ISLAMABAD: Pakistan government will seek an additional package of $3.2 billion from Saudi Arabia to strengthen depleting reserves with total facility to $7.4 billion, from the existing $4.2 billion during the current visit of Prime Minister Shehbaz Sharif.
Prime Minister Muhammad Shehbaz Sharif today left for Saudi Arabia on a three-day official visit on the invitation of Crown Prince of the Kingdom of Saudi Arabia (KSA) Mohamed bin Salman bin Abdulaziz.
“We are going to request the Kingdom of Saudi Arabia to increase the amount of the deposit from $3 billion to $5 billion and double the Saudi Oil Facility (SOF) from $1.2 billion to $2.4 billion, so the total package could be increased up to $7.4 billion during the visit of premier Shehbaz Sharif,” sources said.
Pakistan will also make a request to the Kingdom of Saudi Arabia for rollover of the existing package of $4.2 billion for one year till June 2023 in order to align it with the IMF programme as Islamabad has already asked the Fund to extend the existing Extended Fund Facility (EFF) for nine months till June 2023 coupled with increasing the size of the programme from $6 billion to $8 billion.
Saudi Arabia had already given $3 billion deposits to the State Bank of Pakistan and an oil facility on deferred payment worth $1.2 billion during the tenure of the last PTI-led regime. The deposits were given in December 2021, while the Saudi Oil Facility (SOF) was started in March 2022 with oil supply of $100 million in a month.
The IMF programme is expected to be revived in May, as Islamabad requires a breathing space for three months period.
According to Dr Hafiz A Pasha, Pakistan requires $12 billion injection in order to avert the balance of payment crisis and further depletion of the foreign currency reserves. Pakistan will have to seek rollover of $4.3 billion from China, including $2.3 billion commercial loans and remaining $2 billion deposits. PM Shehbaz Sharif is also expected to visit China next month to muster the required support from the friendly country.

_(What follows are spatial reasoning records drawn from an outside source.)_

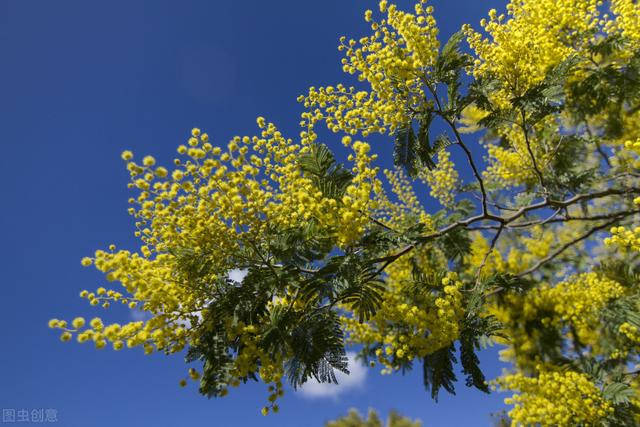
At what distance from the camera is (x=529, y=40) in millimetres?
4031

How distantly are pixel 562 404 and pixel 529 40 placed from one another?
4513 mm

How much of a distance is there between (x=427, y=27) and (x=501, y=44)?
53.9 inches

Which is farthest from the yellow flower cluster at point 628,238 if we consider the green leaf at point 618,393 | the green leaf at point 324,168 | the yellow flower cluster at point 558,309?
the yellow flower cluster at point 558,309

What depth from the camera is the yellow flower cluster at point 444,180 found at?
7.10 meters

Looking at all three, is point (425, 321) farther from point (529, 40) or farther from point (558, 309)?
point (558, 309)

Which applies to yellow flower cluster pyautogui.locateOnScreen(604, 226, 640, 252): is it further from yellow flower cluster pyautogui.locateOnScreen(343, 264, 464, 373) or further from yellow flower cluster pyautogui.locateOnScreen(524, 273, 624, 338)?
yellow flower cluster pyautogui.locateOnScreen(524, 273, 624, 338)

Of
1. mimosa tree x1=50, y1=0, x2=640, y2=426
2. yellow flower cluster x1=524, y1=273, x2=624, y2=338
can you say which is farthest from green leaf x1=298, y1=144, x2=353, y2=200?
yellow flower cluster x1=524, y1=273, x2=624, y2=338

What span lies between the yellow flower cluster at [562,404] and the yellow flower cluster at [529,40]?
368 cm

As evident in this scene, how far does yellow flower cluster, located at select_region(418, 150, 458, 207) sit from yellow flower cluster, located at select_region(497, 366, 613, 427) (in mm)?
3203

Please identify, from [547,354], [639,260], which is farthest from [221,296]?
[639,260]

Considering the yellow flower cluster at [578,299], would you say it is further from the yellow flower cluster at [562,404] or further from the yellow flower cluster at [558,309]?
the yellow flower cluster at [562,404]

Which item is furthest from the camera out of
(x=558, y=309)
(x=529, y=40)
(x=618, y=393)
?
(x=558, y=309)

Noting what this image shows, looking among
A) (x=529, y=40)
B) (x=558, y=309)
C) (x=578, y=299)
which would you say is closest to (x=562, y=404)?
(x=578, y=299)

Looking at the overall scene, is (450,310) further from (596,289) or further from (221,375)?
(596,289)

Pakistan’s foreign currency reserves held by the State Bank of Pakistan depleted rapidly by $5.5 billion in the last six weeks period and stand at $10.8 billion now. Any further depletion of the foreign reserves could put the country into a crisis mode, so the government was making all-out efforts to get bridge financing from the friendly country to avoid decrease in the foreign currency reserves till the time of reviving the stalled IMF programme.

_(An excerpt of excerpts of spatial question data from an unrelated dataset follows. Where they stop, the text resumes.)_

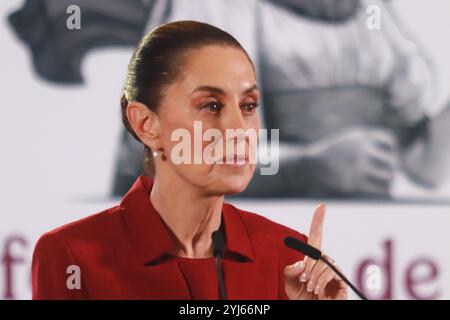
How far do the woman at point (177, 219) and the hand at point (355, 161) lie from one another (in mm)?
148

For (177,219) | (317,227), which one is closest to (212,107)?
(177,219)

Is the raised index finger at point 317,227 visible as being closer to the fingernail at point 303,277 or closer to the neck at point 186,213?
the fingernail at point 303,277

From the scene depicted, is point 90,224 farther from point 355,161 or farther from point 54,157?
point 355,161

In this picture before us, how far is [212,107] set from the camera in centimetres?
164

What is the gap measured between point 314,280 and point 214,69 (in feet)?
1.71

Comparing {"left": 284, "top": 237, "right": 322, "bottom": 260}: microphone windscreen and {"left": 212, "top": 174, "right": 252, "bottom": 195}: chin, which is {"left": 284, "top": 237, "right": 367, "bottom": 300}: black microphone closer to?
{"left": 284, "top": 237, "right": 322, "bottom": 260}: microphone windscreen

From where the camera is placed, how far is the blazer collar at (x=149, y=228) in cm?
166

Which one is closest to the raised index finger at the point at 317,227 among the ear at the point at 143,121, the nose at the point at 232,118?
the nose at the point at 232,118

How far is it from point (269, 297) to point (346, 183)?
0.34m

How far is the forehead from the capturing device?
1631mm

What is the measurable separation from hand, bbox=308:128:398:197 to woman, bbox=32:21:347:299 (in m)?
0.15

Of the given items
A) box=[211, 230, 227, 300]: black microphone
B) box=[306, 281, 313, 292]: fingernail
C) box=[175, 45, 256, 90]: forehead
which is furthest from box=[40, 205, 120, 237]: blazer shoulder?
box=[306, 281, 313, 292]: fingernail

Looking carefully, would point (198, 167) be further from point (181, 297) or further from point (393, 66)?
point (393, 66)

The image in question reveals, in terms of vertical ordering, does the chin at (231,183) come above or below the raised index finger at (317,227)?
above
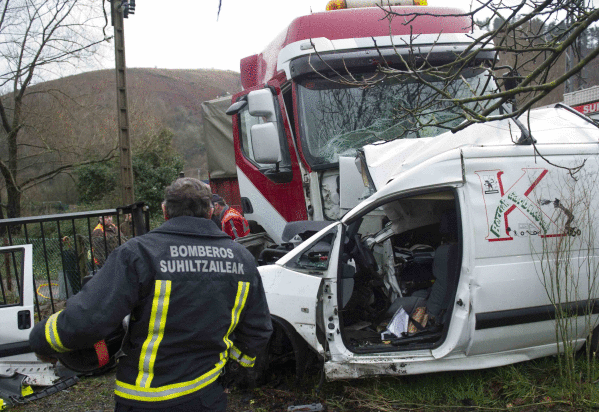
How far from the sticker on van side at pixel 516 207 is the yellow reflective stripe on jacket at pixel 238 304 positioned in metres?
1.94

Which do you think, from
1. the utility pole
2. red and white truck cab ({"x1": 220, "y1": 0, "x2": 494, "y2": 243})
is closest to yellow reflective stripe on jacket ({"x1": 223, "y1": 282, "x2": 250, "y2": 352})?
red and white truck cab ({"x1": 220, "y1": 0, "x2": 494, "y2": 243})

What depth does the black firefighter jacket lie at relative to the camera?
74.2 inches

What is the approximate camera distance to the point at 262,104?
5062 mm

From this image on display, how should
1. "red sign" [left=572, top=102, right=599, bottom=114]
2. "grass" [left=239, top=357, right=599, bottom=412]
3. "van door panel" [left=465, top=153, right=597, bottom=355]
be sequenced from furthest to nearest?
"red sign" [left=572, top=102, right=599, bottom=114] → "grass" [left=239, top=357, right=599, bottom=412] → "van door panel" [left=465, top=153, right=597, bottom=355]

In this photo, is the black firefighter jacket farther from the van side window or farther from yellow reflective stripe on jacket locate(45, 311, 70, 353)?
the van side window

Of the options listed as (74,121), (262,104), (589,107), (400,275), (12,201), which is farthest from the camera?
(589,107)

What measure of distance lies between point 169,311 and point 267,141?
10.3 feet

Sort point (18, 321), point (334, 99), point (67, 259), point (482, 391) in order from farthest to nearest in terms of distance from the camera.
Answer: point (67, 259) → point (334, 99) → point (482, 391) → point (18, 321)

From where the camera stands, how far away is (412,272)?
14.3 feet

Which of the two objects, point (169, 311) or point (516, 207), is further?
point (516, 207)

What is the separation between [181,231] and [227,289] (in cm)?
31

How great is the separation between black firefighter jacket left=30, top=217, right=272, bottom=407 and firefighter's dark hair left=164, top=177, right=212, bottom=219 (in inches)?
2.4

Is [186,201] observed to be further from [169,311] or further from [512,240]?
[512,240]

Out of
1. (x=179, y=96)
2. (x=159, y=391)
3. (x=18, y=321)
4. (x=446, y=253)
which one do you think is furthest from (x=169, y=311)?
(x=179, y=96)
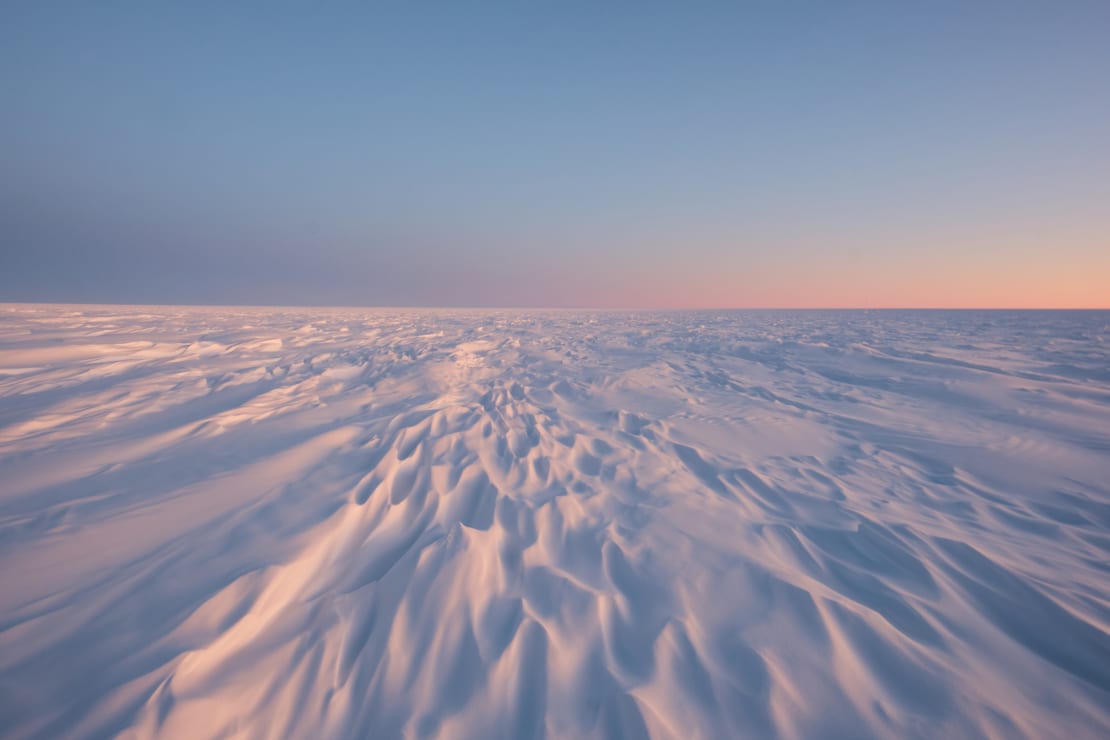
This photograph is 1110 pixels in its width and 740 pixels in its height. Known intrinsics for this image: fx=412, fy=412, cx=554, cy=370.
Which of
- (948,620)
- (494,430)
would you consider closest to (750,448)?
(948,620)

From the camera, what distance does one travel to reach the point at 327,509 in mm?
2898

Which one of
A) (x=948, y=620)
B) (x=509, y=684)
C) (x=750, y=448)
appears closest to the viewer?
(x=509, y=684)

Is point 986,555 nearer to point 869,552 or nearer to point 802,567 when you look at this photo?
point 869,552

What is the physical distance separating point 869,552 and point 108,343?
43.2 feet

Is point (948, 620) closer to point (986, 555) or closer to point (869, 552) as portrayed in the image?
point (869, 552)

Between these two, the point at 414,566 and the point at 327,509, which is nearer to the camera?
the point at 414,566

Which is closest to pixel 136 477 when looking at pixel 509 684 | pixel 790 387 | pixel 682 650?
pixel 509 684

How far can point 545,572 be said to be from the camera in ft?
7.56

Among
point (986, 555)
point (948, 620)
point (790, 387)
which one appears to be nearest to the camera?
point (948, 620)

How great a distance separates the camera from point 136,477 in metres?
3.35

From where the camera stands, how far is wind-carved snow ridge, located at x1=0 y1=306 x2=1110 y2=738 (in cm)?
160

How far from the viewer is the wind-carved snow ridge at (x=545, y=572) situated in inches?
62.8

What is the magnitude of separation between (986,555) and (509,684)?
2.85m

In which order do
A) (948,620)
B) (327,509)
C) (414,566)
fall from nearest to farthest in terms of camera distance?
(948,620) < (414,566) < (327,509)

Pakistan and the IMF had already kick-started number crunching by sharing data and now the IMF review mission was expected to start parleys from the mid of May 2022 to accomplish the pending Seventh Review and release of the next tranche of $960 million.
PM Shehbaz Sharif’s Saudi Arabia visit
PM Shehbaz Sharif’s KSA visit is his first visit abroad after assuming office earlier this month, as per the Foreign Office.
In a statement, Ministry of Foreign Affairs spokesperson Asim Iftikhar said Wednesday PM Shehbaz would visit Saudi Arabia from April 28-30, and he will be accompanied by a high-level delegation comprising key members of the cabinet.
However, the FO did not give any details about this high-level delegation at a time when there are speculations about as to who would be accompanying the prime minister. The number of the members of the delegation is missing as well.
“During the visit, the prime minister will have bilateral interaction with the Saudi leadership, with particular focus on advancing economic, trade and investment ties and creation of greater opportunities for the Pakistani workforce in Saudi Arabia. The two sides will also exchange views on a range of regional and international issues of mutual interest,” the spokesperson said.
Iftikhar said Pakistan and KSA are bound by fraternal relationship marked by mutual trust and understanding, close cooperation, and an abiding tradition of supporting each other. The people of Pakistan hold the Custodian of the Two Holy Mosques in the highest esteem.